Você acredita que o Juninho apareceu na caminhada de namorado? Sim, de mãos dadas e tudo. Disse que iriam se casar e que o momento era propício, e veja só, ele disse propício, para concientizar a população de que os viados também eram gente e tinham direitos. Pirei um pouquinho, pra ser sincero. Até indaguei se ele estava só brincando ou se eu deveria dar logo um soco na cara dele. Mas era sério também, todo mundo estava sério com relação a alguma coisa. Eu perguntei pra uma moça segurando um cartaz acima da cabeça, se ela sabia de algum banheiro por alí. Ela disse que eu era um atrevido. Acho que ela percebeu que eu estava olhando pro biquinho dos peitos dela, mas o troço do banheiro era verdade. A bregueira da Sílvia, aquela que foi pega com a bundona de fora, fazendo cocô no patio da escola, de tardezinha, depois da palestra daquele padre viado, apareceu vestida de galinha e se meteu lá pro miolo da manifestação. Estou até hoje, tentando entender o significado daquilo.

Porra, peraí…

̶  Oh Paulo, Paulo, porra cara, ficou louco, peão? Sai daí cara. Não tá vendo a viga solta em cima da sua cabeça? Fica balançando desse jeito, de um lado pro outro, pra ver no que vai dá. Sai daí cara, surdo? Cadê sua mãe? E seu pai, por onde anda? Você precisa tomar mais cuidado, já te falei pra não ficar de bobeira por aqui. Isso daí tudo tá em construção. Isso e’ coisa dos outros, tá cheio de pregos e… você sabe do que eu tô falando, cê vai acabar machucando. Pega a estrada véi, vai ver onde tá sua mãe e fica com ela.  ̶

Foi mal, esse era o “Paulinho Boca”, um rapaz retardado que fica zanzando pela cidade à procura de formigueiro, só arruma encrenca.

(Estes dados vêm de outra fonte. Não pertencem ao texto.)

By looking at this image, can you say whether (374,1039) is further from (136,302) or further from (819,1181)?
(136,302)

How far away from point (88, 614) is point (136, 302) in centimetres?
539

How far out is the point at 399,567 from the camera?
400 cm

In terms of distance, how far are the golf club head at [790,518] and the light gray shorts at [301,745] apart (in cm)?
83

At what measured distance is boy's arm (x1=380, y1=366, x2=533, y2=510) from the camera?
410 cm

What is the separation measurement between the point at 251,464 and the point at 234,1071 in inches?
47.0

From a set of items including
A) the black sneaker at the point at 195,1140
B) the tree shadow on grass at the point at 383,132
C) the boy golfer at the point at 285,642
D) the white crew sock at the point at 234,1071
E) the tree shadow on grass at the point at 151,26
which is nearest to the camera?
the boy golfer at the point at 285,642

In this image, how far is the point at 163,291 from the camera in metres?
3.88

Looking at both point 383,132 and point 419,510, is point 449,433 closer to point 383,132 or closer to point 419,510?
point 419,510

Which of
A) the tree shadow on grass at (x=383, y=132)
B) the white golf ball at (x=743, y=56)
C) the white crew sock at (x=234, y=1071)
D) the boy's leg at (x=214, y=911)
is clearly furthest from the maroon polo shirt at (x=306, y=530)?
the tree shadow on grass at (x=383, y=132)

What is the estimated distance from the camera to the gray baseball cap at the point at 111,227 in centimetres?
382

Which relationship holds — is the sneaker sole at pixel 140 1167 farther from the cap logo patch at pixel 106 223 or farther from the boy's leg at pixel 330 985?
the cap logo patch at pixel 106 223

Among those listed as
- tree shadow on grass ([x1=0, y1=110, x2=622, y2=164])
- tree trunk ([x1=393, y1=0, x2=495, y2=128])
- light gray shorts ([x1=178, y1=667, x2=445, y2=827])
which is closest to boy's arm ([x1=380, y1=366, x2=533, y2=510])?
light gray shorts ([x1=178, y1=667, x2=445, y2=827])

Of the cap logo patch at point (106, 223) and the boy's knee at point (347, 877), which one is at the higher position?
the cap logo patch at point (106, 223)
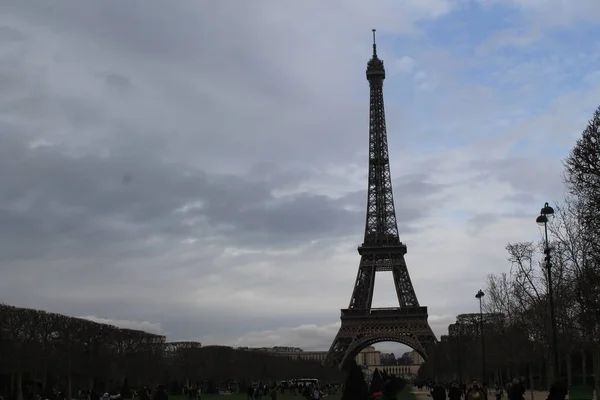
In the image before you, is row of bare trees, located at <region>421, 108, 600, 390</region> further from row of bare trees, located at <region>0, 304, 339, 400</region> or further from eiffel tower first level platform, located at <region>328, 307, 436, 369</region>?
row of bare trees, located at <region>0, 304, 339, 400</region>

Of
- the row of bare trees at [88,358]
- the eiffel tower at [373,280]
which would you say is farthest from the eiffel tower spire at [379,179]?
the row of bare trees at [88,358]

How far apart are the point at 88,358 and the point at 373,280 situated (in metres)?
53.0

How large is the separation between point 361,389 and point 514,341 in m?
60.0

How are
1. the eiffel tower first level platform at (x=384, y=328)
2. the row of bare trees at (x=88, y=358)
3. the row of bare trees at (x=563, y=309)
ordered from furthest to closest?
the eiffel tower first level platform at (x=384, y=328) → the row of bare trees at (x=88, y=358) → the row of bare trees at (x=563, y=309)

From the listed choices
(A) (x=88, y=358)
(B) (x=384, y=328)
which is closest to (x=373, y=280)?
(B) (x=384, y=328)

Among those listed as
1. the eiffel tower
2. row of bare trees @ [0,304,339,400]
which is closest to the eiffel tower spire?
the eiffel tower

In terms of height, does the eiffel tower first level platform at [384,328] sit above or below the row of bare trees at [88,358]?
above

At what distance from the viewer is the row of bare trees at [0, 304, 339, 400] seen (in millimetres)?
68750

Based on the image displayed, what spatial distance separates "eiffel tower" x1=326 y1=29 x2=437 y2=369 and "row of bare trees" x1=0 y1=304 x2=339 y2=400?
19.0 meters

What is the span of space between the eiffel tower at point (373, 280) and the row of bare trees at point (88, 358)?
62.3ft

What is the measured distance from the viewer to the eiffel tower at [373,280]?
388 ft

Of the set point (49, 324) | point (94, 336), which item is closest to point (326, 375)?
point (94, 336)

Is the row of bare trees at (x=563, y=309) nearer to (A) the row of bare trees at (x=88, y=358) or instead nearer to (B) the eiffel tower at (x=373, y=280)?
(B) the eiffel tower at (x=373, y=280)

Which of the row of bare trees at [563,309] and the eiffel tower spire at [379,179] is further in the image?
the eiffel tower spire at [379,179]
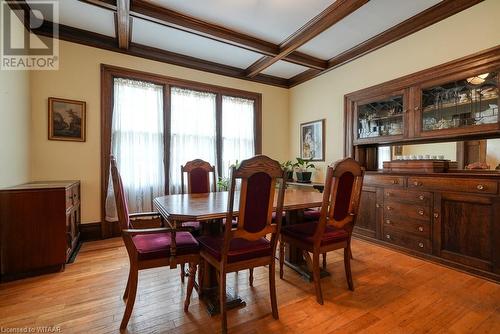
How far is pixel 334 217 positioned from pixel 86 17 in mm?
3562

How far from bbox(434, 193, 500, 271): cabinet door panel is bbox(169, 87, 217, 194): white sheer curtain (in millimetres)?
3248

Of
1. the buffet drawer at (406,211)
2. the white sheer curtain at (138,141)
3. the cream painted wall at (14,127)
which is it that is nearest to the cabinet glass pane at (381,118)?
the buffet drawer at (406,211)

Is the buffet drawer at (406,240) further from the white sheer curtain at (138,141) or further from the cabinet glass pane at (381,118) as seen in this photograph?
the white sheer curtain at (138,141)

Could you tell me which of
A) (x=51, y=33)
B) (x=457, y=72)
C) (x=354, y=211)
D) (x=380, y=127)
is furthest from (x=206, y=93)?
(x=457, y=72)

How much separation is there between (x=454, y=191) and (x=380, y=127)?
1223 millimetres

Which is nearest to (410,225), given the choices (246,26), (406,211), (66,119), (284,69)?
(406,211)

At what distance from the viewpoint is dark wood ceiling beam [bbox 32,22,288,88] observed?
3.02 m

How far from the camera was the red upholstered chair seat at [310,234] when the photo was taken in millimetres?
1893

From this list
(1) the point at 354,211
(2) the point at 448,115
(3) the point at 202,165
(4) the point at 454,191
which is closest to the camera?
(1) the point at 354,211

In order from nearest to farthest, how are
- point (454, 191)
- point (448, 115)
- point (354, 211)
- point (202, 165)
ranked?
point (354, 211) → point (454, 191) → point (448, 115) → point (202, 165)

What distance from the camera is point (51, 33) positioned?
9.76 ft

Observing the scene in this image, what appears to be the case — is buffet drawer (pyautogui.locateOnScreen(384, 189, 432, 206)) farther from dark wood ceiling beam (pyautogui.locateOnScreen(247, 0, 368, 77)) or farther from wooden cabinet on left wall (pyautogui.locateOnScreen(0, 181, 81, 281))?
wooden cabinet on left wall (pyautogui.locateOnScreen(0, 181, 81, 281))

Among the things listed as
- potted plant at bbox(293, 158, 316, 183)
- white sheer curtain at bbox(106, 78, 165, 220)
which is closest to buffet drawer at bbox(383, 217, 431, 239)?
potted plant at bbox(293, 158, 316, 183)

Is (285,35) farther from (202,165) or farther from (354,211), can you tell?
(354,211)
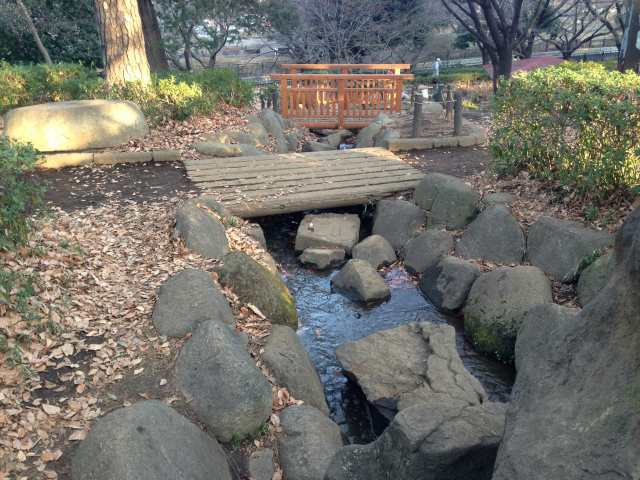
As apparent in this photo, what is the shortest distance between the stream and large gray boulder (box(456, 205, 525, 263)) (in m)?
1.00

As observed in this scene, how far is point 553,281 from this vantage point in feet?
23.7

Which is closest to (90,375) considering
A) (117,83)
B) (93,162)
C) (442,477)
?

Estava dependurado, e tentando se equilibrar em cima de uma pilastra deitada no chão, debaixo de uma viga de ferro que, eu acho, está pertinho de despencar. Ah, mas então? Também ví a Tininha, ela está cada dia mais linda, se é que é possível.

No final das contas, acabei esquecendo daquilo, o bar do Geraldinho foi mais negócio. Mas porque mesmo que comecei a falar disso?